Но Боуэн, кроме прочего, чувствовал и восхищение перед тем, чего достигли старик и его Братство: не прибегая к банковским средствам, как делала организация «Порядок», и с сотрудниками, число которых не превышало четырех-пяти человек, эти люди на протяжении тридцати пяти лет совершали убийства и наводили страх на малодушных, при этом блестящим образом заметая следы.
Даже сейчас у ФБР были проблемы с доказательством причастности членов Братства к убийству гинекологов, делавших аборты, гомосексуалистов, еврейских лидеров и прочих «уродов», которые не отвечали идеалам единоверцев Боуэна и уничтожение которых, как утверждали, санкционировал Фолкнер.
Странно, но Боуэну не приходила в голову мысль примкнуть к делу Фолкнера, пока не появился Киттим. Киттим был своего рода легендой среди радикально-правых кругов, народный герой. Он появился вскоре после ареста Фолкнера, и после этого идея участия в процессе над Фолкнером стала казаться Боуэну абсолютно естественной. А то, что он не мог точно припомнить, чем именно прославился Киттим или откуда он появился, не имело такого уж большого значения. С этими народными героями ведь всегда так: они только наполовину реальны, а наполовину вымышлены, но, когда рядом с ним появился Киттим, Боуэн приобрел новое чувство цели, почти непобедимости.

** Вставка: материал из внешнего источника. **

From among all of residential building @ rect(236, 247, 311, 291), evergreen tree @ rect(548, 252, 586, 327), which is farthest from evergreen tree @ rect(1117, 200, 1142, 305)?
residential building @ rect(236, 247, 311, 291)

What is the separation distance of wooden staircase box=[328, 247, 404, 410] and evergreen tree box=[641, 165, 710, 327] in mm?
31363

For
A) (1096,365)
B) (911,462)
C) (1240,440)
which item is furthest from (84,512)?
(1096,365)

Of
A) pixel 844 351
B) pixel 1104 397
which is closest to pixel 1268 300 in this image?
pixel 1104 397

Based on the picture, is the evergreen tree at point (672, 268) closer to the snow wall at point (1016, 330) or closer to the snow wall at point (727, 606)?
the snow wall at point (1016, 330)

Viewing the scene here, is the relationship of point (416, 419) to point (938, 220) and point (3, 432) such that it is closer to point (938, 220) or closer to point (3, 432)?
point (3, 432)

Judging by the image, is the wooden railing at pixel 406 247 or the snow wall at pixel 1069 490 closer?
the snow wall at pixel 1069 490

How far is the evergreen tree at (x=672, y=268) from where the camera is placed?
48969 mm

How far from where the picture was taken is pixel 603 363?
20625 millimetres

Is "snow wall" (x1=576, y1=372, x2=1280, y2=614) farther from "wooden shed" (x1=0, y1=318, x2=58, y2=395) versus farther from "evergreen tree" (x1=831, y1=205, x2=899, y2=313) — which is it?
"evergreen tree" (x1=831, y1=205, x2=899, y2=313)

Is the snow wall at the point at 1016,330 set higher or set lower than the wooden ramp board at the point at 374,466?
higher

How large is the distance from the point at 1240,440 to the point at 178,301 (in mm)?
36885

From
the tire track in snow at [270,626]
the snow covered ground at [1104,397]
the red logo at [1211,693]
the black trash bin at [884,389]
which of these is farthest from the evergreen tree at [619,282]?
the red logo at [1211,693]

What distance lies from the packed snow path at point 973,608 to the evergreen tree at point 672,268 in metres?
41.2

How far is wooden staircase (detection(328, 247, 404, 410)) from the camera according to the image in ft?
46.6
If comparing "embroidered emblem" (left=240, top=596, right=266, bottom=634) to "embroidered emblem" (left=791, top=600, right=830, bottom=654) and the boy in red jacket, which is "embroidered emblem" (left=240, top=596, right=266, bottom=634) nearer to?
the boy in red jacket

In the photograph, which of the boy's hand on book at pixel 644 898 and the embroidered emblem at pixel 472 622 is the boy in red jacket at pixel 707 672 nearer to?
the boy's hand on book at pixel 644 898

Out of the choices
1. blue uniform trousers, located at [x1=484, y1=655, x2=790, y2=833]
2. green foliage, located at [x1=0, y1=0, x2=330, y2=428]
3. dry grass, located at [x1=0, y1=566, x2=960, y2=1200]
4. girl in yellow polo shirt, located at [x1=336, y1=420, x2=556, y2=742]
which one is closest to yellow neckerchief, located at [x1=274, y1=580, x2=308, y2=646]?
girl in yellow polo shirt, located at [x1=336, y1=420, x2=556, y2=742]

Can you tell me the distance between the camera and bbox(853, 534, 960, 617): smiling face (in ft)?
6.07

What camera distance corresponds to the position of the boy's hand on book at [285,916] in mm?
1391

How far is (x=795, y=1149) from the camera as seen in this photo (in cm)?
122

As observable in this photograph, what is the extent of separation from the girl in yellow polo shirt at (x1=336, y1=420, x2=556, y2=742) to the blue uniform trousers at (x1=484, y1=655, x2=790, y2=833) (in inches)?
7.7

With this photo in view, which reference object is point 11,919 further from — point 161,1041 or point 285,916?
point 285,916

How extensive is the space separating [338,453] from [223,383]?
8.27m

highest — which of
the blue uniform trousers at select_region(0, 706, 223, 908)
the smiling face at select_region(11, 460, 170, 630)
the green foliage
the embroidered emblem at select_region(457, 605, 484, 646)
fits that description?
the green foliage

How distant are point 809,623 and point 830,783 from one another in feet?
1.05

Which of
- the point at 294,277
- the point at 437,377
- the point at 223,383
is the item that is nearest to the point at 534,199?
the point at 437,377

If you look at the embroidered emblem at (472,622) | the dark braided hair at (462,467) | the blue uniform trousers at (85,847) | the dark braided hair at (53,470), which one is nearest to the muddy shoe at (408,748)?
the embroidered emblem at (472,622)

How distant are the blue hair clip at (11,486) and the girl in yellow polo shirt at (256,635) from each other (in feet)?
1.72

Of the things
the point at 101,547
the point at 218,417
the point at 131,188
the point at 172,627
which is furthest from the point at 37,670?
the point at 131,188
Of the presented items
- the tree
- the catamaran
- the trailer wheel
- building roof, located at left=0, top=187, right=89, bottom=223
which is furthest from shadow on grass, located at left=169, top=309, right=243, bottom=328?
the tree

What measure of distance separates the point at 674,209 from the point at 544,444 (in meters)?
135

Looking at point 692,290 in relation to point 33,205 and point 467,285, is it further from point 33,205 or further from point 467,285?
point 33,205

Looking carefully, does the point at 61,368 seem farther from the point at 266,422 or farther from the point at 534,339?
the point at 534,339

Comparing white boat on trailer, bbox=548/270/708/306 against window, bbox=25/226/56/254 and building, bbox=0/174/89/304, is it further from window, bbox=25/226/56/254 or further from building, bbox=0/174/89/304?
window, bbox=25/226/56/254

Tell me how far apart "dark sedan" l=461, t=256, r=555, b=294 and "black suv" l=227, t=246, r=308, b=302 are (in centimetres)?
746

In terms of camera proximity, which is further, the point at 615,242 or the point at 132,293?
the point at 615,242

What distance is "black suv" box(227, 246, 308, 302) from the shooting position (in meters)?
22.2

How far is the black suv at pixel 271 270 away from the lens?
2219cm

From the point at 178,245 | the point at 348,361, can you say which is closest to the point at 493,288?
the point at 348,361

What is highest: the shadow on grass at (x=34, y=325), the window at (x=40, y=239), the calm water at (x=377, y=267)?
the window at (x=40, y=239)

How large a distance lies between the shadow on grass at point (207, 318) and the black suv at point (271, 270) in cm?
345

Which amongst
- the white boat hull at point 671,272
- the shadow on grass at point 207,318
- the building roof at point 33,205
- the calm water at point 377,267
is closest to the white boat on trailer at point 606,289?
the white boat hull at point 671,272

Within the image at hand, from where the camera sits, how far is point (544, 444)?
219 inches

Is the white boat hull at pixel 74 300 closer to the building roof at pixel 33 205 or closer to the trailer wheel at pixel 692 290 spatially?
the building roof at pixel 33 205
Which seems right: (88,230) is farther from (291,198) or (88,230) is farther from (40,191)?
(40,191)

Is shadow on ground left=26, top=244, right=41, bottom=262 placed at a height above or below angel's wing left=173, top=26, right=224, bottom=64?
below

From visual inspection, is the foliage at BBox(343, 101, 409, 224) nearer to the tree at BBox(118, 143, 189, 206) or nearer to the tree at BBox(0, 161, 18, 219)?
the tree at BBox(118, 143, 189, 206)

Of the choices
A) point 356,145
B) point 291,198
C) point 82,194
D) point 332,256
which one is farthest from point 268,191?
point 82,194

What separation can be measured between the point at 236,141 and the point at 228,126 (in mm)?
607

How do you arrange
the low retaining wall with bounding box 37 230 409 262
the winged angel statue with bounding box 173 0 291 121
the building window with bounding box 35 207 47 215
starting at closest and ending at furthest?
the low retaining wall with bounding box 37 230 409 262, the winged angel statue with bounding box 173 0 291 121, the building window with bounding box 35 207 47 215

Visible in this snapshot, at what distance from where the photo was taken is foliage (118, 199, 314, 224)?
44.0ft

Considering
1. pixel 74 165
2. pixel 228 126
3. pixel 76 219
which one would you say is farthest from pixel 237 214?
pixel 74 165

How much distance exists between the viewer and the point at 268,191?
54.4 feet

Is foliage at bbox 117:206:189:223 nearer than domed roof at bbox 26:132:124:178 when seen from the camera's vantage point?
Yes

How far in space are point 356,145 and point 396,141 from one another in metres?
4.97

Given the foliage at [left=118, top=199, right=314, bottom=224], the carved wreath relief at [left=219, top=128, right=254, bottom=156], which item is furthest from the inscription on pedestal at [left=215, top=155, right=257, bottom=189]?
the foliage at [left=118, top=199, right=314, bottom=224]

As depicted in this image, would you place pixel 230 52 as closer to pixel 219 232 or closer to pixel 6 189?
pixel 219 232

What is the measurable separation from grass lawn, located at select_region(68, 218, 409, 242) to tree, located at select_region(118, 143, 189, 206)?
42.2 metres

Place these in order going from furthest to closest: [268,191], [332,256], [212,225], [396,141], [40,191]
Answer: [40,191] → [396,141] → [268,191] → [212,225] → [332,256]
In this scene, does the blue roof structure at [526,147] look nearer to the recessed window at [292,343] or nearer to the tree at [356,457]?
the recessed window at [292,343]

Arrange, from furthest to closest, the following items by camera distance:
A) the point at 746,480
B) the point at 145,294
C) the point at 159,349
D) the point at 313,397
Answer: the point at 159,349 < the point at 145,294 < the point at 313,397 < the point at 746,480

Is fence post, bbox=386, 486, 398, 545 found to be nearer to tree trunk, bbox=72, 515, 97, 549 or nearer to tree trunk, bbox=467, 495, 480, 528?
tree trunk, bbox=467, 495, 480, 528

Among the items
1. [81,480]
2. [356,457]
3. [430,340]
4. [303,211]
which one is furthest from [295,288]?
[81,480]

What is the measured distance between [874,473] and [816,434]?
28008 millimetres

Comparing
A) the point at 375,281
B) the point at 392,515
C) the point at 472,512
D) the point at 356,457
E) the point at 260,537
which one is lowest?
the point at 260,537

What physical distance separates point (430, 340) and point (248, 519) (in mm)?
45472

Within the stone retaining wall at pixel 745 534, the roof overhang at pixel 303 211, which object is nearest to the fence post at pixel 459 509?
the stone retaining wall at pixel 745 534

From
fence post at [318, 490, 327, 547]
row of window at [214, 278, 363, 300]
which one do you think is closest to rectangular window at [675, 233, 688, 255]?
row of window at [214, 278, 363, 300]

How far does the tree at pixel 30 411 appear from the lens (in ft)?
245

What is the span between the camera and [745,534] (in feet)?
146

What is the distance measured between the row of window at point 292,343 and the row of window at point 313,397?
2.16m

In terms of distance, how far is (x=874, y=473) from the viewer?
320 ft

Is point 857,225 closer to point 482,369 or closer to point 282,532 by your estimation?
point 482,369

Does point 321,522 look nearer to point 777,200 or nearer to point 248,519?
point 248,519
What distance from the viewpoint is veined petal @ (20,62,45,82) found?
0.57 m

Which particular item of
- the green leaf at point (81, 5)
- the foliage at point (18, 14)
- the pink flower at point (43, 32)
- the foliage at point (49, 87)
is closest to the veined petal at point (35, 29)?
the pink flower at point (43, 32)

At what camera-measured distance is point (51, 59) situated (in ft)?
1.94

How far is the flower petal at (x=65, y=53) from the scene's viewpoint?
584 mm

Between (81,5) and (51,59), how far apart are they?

Оно было таким сильным, что практически затмевало страх, который Роджер испытывал в присутствии этого человека.
Восхищенное отношение Боуэна, воплощенное в конкретных действиях после прибытия Киттима, безусловно, нашло отклик у Фолкнера, и он передал через своих юристов готовность украсить мачту Боуэна своими цветными лентами, заключив с ним альянс. Он даже предложил через свои секретные счета, которые его преследователи не смогли обнаружить, финансовую поддержку, если Боуэн окажет содействие в его освобождении. Больше всего старик не хотел умирать в тюрьме. Он предпочел бы до конца своих дней скрываться от преследования, но не гнить за тюремными решетками. Фолкнер попросил еще об одной маленькой услуге. Боуэна это немного напрягло — он и так уж предложил содействие в укрывании Фолкнера от преследований со стороны закона, — но, когда Фолкнер рассказал, о чем идет речь, Боуэн расслабился. Это была мелочь, и она доставит Боуэну почти столько же удовольствия, сколько Фолкнеру.
Боуэну казалось, что в лице Киттима он нашел подходящего для дела человека. Но он ошибался.
По сути, это Киттим нашел его.
* * *
Грузовик Боуэна подъехал к расчищенной площадке перед деревянным строением у границы Южной Каролины и Теннесси. Постройка была из темной древесины, крыльцо, поднятое на четыре ступеньки, справа и слева от него — два узких окна. Здание производило впечатление хорошо подготовленного к обороне бункера.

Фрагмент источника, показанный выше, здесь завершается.